Permanent magnet synchronous motors (PMSMs) have many merits such as large torque density, high efficiency, and fast response. Therefore, PMSMs have received significant attention in engineering research field like electric vehicles (EVs), spacecraft, and pneumatic servo system [1]. PMSMs are also used in the shipborne rocket launcher system with advanced control technology [2–6]. The marine condition features multivariable and intricate disturbances, as well as strong nonlinear effects. Therefore, rapidly changing disturbances become the main vulnerability of the shipborne rocket launcher system. In practical working conditions, strong robustness and adaptivity are demanded for a PMSM controller. Various effective control methods are investigated in [7–12].

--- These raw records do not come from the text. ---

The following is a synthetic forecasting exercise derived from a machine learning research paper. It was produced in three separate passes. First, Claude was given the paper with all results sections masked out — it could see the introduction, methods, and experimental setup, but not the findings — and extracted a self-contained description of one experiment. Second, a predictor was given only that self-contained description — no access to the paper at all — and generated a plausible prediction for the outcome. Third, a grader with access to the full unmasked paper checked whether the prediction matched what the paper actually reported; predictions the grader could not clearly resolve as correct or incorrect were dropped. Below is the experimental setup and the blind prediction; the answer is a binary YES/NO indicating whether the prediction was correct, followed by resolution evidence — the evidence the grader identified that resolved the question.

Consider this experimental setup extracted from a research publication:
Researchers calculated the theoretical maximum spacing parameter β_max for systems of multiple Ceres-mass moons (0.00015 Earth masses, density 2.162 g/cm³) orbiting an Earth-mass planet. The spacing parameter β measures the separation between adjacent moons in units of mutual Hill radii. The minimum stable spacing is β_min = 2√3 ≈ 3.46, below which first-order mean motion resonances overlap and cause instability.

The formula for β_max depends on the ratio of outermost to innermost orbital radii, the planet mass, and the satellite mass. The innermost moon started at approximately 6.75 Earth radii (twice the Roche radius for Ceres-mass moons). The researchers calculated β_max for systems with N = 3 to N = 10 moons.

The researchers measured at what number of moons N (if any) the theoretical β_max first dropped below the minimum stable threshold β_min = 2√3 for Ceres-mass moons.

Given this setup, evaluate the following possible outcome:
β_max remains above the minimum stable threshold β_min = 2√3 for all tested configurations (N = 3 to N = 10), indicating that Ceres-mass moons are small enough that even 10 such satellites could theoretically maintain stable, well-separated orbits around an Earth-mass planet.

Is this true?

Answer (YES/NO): YES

The controller in shipborne rocket launcher system needs to solve the nonlinear issue caused by marine conditions and friction. The proportional-integral-derivative (PID) is an effective scheme for the nonlinear problem. As one of the foremost pioneers in the development of the control method, Jingqing Han proposes the active disturbance rejection control (ADRC) [13] to overcome the shortcomings of the PID; hence, it has been developed in recent years [14]. ADRC commonly consists of a tracking differentiator (TD), an extended state observer (ESO), and a nonlinear state error feedback (NLSEF) system. Numerous techniques are proposed to improve antidisturbance and robustness properties [15, 16].

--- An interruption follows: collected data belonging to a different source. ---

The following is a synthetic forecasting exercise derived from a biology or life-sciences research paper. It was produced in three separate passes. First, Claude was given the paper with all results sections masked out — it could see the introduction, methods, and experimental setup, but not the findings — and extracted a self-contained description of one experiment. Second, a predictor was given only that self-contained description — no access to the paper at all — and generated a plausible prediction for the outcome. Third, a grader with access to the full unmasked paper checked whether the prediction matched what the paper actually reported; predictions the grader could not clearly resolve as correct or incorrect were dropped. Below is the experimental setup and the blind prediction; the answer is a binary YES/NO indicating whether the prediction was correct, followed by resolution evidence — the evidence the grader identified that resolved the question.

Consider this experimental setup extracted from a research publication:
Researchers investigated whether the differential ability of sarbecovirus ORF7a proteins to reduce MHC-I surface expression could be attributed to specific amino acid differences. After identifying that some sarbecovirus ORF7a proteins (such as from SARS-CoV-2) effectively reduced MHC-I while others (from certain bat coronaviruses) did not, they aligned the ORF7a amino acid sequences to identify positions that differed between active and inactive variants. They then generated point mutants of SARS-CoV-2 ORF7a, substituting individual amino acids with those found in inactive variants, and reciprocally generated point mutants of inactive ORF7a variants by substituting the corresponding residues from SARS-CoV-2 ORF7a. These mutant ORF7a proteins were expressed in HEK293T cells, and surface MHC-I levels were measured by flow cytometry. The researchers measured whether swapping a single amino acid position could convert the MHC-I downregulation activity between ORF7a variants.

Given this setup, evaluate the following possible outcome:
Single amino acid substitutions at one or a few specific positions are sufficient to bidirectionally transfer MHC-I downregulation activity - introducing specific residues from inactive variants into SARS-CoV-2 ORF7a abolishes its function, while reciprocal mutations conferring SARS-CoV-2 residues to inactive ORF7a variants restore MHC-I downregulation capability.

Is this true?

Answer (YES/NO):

TD based on Taylor’s formula is clarified and analyzed in [17], aiming at tackling the phase-delay issue from TD. The key role of ESO is to observe total disturbances and transfer the real-time observations to NLSEF. Fractional-order extended state observer is presented to observe the total disturbance in [18]. However, high switching gain leads to chattering and steady state fluctuation. A super-twisting extended state observer (SESO) emerges with stability in finite time and has better performance compared with conventional extended state observer in the nonlinear system [19, 20]. Besides, a super-twisting algorithm based higher order sliding mode observer (HOSMO) is devised in [21]. The aforementioned second-order ESO contains the nondifferential term , which is hard to reach the second-order sliding mode. By using a HOSMO, this term can successfully converge to the desired sliding surface.

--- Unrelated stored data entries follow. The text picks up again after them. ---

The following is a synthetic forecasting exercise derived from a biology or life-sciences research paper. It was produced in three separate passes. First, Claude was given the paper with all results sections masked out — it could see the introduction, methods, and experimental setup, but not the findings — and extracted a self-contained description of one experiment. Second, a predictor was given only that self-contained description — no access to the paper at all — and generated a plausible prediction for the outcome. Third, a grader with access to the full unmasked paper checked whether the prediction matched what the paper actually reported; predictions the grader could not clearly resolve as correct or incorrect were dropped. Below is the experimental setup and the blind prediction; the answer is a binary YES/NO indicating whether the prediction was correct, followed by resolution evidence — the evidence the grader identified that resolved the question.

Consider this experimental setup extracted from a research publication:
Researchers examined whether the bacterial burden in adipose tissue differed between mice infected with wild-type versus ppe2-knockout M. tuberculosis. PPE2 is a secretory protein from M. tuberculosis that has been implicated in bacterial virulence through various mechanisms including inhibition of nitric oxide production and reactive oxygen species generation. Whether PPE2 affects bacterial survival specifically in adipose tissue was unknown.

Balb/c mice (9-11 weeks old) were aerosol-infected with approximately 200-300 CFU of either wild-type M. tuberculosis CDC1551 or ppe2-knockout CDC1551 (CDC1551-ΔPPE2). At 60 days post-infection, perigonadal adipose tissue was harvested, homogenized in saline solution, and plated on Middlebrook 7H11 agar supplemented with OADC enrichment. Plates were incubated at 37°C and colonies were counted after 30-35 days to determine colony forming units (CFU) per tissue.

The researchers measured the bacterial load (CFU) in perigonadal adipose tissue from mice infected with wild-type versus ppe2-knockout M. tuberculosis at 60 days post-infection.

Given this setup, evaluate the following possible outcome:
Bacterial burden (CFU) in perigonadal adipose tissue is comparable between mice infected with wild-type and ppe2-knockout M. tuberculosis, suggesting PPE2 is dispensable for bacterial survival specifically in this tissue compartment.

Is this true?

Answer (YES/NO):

Due to the promising property of strong robustness, the sliding mode control has received significant popularity [22–25]. However, the chattering phenomenon is indisputable coupled with control processing and the convergence is also slow. Nonsingular fast terminal sliding mode control (NFTSMC) is recently reported, which can guarantee convergence to zero in finite time and eliminate chattering phenomenon efficiently [26]. Aiming to reduce tracking error and improve antidisturbance property, an adaptive recursive terminal sliding mode (ARTSM) controller is investigated in [27]. The performance of SMC degrades when dealing with chattering problem; several auxiliary control approaches like adaptive fuzzy PID and adaptive neural network have been embedded in FNTSM [28–31]. ADRC with FNTSMC is developed in [32], which retains the merits of the ADRC of antidisturbance and the FNTSMC with fast convergence speed. Moreover, instead of traditional cascade structure, the parallel structure in position and speed loop is one of the most practical ways to improve dynamic responses [33]. The overall structure of shipborne rocket launcher system is shown in Figure 1, where STM32 microcontroller uses C programming language to simulate the position loop and speed loop control. Control computer is used to send command signal through C++ programming language.

Figure 1 

Structure of the rocket launcher servo system.

As the previously mentioned control technologies suffer from some limitations, this paper proposes a NADRC system with a parallel structure, mainly seeking to address the following problems:(1)Taylor’s formula-based tracking differentiator (TD) is innovated with Taylor’s formula and nonlinear function . The new method can compensate phase delay and acquire desired control command, which solve the phase-delay problem in traditional TD effectively.(2)Super-twisting algorithm is used to incorporate with ESO, which forms the so-called SESO. It is applied in NADRC to achieve higher tracking accuracy and better robustness. Utilizing super-twisting algorithm and function, SESO can estimate disturbance quickly. By raising parameter in , the observation accuracy and bandwidth can be improved.(3)Fast nonsingular terminal sliding mode control (FNTSMC) in NADRC is used to replace the traditional nonlinear state error feedback controller. The FNTSMC has the ability to reach the target position in short time with the estimated position, speed, and disturbance by SESO.

2. Modeling of PMSM in the Rocket Launcher Servo System

2.1. Modeling of PMSM

In this shipborne rocket launcher system, the surface-mounted PMSM is implemented for attitude control. The mathematical model in the d-q coordinate system is given aswhere , are the stator voltages; , are the stator currents; , are the stator inductance; is the magnetic flux; is the stator resistance; is the pole-pair number of PMSM; is the inertia moment of the rotor; is the friction modulus; is the angular velocity of the rotor; is the torque constant (, is the pole-pair number); and is the load torque.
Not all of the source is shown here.